- TESTO ESTRATTO -
####

Un trend positivo che dimostra che quello delle detrazioni non è solo un costo per lo Stato, ma si tratta di leve fondamentali per il Paese. Se, infatti, nell’ultimo anno si può parlare di ripresa del settore immobiliare ed edile è soprattutto grazie all’effetto delle agevolazioni fiscali sulla casa che, largamente diffuse e molto ben note ai contribuenti, hanno generato un incremento del numero degli occupati. Nel dettaglio, si tratta di 291mila posti di lavoro nel 2016 per un totale di 1,46 milioni di posti di lavoro cumulati negli anni 2011-2016.

E non finisce qui. C’è un altro punto a favore dello Stato: mentre incassa immediatamente Iva, tasse, imposte e anticipi molto ingenti per l’esecuzione dei lavori (con l’evidente vantaggio dell’emersione del nero), è invece nell’arco di 10 anni che poi redistribuisce le detrazioni. Chiara, quindi, la richiesta dei sindacati che si sta sollevando in queste ore: “Ridurre gli anni in cui detrarre le spese con un nuovo meccanismo di rimborso in un’unica soluzione”, come chiede FenealUil. Che aggiunge: “Il bonus va esteso alle aziende che realizzano i lavori e agli incapienti, vale a dire i contribuenti che percepiscono un reddito fino a 8mila euro all’anno e che, quindi, – avendo l’Irpef azzerata – non possono richiedere nessun detrazione”. La soluzione potrebbe essere quella di recuperare gli incentivi fiscali tramite gli oneri del riscaldamento, quindi, con sconti in bolletta. Mentre, tra i tecnici si fa sempre più insistente l’idea che il governo starebbe spingendo in contemporanea gli interventi di risparmio energetico e quelli antisismici, eventualmente innalzando lo sconto nel caso venissero fatti insieme.

####

Voci di un dataset:

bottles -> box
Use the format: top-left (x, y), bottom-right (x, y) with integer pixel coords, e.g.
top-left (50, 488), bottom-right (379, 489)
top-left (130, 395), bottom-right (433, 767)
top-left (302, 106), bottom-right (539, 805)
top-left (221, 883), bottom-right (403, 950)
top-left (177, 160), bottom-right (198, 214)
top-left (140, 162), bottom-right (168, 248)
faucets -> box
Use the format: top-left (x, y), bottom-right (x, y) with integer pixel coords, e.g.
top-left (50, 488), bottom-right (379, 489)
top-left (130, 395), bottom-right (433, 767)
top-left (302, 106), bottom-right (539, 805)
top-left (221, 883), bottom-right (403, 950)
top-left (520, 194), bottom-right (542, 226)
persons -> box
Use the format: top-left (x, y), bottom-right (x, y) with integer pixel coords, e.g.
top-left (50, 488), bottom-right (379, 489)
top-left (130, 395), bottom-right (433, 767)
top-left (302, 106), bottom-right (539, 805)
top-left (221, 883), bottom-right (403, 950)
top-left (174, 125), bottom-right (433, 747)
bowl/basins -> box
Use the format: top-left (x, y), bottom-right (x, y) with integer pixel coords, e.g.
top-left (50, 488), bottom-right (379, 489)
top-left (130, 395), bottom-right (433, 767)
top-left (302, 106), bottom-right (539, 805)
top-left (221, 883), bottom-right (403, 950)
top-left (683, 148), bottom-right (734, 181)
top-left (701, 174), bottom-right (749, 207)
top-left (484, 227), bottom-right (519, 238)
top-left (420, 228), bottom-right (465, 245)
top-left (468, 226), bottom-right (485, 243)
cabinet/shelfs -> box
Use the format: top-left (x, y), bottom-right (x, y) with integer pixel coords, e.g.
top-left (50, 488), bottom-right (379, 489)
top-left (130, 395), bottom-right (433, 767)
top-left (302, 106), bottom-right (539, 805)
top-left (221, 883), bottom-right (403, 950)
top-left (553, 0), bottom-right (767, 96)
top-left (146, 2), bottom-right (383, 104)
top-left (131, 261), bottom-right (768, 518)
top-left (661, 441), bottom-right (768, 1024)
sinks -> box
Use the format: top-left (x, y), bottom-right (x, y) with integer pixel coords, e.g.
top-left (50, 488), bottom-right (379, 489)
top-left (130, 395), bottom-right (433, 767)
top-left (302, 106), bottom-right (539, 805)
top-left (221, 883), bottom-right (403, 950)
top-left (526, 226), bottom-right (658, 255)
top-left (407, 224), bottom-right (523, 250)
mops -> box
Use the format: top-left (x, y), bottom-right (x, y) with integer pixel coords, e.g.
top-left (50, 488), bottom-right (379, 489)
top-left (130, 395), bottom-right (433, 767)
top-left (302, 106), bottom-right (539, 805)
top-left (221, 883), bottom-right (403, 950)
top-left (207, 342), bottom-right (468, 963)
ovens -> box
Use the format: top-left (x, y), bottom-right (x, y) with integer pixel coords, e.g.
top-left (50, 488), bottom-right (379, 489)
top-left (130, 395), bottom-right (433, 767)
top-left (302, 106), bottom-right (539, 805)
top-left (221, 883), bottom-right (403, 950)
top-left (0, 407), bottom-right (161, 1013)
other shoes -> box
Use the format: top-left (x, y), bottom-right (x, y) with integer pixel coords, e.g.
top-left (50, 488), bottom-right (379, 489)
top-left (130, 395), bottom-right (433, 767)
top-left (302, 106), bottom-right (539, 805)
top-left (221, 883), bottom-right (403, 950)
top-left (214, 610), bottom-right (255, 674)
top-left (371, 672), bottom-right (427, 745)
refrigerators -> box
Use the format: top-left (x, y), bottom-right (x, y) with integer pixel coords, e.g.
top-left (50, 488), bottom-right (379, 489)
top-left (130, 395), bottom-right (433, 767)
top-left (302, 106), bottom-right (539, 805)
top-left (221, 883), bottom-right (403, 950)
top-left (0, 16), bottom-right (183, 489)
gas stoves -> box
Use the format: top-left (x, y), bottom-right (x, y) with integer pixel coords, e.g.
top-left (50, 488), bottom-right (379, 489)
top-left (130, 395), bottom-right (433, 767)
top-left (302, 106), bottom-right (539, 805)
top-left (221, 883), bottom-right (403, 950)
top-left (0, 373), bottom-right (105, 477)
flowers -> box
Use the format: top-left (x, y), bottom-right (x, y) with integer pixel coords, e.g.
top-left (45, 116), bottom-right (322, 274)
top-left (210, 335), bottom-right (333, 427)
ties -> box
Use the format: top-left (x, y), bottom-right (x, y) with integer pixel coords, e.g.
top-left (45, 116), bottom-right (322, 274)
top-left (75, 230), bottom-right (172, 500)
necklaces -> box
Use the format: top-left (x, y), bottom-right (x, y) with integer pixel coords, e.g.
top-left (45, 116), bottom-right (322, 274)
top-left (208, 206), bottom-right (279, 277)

####

- CONSEGNE DELL'ESERCIZIO -
**A.** Quanti posti di lavoro nel 2016 attribuisce alle agevolazioni fiscali sulla casa il testo estratto?
**B.** Nelle righe del dataset, riscrivi il tratto che comincia con la riga contenente "necklaces -> box" e termina con l'ultima riga, cambiando "integer" in "whole" senza toccare altro.
Il testo estratto e le righe non hanno alcun legame tra loro.

- LE RISPOSTE -
**A.** 291mila posti di lavoro.

**B.**
necklaces -> box
Use the format: top-left (x, y), bottom-right (x, y) with whole pixel coords, e.g.
top-left (45, 116), bottom-right (322, 274)
top-left (208, 206), bottom-right (279, 277)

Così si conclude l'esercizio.